▶ [WHAT IS BEING ASKED]
Copy out everything from the start of the items down to and including the line that contains "What is the value for 2016 in JUNIO?".

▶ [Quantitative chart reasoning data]
== Segment start ==
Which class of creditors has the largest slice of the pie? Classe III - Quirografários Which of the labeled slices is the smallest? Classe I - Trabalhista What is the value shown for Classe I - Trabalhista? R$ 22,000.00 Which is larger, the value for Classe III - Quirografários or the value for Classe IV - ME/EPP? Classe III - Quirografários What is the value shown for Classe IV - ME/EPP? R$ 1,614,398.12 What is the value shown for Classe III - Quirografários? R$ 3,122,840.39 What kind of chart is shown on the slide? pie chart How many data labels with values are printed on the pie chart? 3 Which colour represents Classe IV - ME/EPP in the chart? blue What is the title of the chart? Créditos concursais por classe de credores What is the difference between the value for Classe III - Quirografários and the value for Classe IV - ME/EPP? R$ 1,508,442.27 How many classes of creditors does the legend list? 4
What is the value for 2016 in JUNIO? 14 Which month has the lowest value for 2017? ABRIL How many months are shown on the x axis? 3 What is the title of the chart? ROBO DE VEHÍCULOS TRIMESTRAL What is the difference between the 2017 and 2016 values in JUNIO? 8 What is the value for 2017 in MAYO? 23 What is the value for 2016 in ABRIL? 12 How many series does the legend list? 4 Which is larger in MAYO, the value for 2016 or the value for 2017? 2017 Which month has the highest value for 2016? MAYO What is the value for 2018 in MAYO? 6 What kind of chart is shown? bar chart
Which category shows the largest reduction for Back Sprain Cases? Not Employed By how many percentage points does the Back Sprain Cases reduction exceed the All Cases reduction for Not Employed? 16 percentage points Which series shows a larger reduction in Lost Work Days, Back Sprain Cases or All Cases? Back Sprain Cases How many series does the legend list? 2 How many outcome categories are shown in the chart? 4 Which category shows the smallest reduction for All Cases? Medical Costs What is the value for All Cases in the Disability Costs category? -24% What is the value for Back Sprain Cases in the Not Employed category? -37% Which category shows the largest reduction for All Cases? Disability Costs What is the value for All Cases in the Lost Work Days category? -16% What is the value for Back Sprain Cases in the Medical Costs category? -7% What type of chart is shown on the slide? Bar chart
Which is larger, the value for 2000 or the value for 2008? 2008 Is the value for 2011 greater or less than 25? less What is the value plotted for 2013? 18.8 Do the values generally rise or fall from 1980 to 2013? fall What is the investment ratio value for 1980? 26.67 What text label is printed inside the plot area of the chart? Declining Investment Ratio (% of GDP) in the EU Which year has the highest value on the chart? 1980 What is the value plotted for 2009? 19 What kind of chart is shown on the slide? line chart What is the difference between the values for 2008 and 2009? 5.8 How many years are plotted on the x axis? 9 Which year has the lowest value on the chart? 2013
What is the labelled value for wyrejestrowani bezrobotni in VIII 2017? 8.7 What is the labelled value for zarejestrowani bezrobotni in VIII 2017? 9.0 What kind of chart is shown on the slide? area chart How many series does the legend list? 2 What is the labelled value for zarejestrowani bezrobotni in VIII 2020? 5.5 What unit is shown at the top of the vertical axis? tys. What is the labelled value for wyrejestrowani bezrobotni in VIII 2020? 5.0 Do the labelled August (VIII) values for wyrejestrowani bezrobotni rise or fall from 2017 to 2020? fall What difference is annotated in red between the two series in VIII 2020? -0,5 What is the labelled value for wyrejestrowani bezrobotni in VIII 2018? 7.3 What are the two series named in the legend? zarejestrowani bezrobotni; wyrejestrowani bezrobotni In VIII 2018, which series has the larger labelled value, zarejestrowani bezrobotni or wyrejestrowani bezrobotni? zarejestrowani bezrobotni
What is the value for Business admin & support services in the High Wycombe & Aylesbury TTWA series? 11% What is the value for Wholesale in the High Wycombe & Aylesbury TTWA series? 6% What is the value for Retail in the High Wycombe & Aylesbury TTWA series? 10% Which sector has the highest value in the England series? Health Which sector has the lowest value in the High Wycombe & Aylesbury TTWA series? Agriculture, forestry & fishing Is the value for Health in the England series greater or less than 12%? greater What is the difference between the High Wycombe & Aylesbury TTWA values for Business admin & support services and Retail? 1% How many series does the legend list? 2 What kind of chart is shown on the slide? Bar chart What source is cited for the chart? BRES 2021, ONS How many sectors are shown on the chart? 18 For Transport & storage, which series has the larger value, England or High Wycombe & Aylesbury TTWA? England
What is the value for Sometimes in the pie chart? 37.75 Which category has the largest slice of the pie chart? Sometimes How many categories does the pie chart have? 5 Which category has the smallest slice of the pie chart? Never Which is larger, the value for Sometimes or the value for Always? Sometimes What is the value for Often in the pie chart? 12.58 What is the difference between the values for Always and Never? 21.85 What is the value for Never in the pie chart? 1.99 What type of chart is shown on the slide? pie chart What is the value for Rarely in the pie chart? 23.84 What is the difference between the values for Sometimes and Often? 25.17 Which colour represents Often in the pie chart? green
== Segment end ==
▶ [RESULT FOR THIS TASK]
Which class of creditors has the largest slice of the pie? Classe III - Quirografários Which of the labeled slices is the smallest? Classe I - Trabalhista What is the value shown for Classe I - Trabalhista? R$ 22,000.00 Which is larger, the value for Classe III - Quirografários or the value for Classe IV - ME/EPP? Classe III - Quirografários What is the value shown for Classe IV - ME/EPP? R$ 1,614,398.12 What is the value shown for Classe III - Quirografários? R$ 3,122,840.39 What kind of chart is shown on the slide? pie chart How many data labels with values are printed on the pie chart? 3 Which colour represents Classe IV - ME/EPP in the chart? blue What is the title of the chart? Créditos concursais por classe de credores What is the difference between the value for Classe III - Quirografários and the value for Classe IV - ME/EPP? R$ 1,508,442.27 How many classes of creditors does the legend list? 4
What is the value for 2016 in JUNIO? 14 Which month has the lowest value for 2017? ABRIL How many months are shown on the x axis? 3 What is the title of the chart? ROBO DE VEHÍCULOS TRIMESTRAL What is the difference between the 2017 and 2016 values in JUNIO? 8 What is the value for 2017 in MAYO? 23 What is the value for 2016 in ABRIL? 12 How many series does the legend list? 4 Which is larger in MAYO, the value for 2016 or the value for 2017? 2017 Which month has the highest value for 2016? MAYO What is the value for 2018 in MAYO? 6 What kind of chart is shown? bar chart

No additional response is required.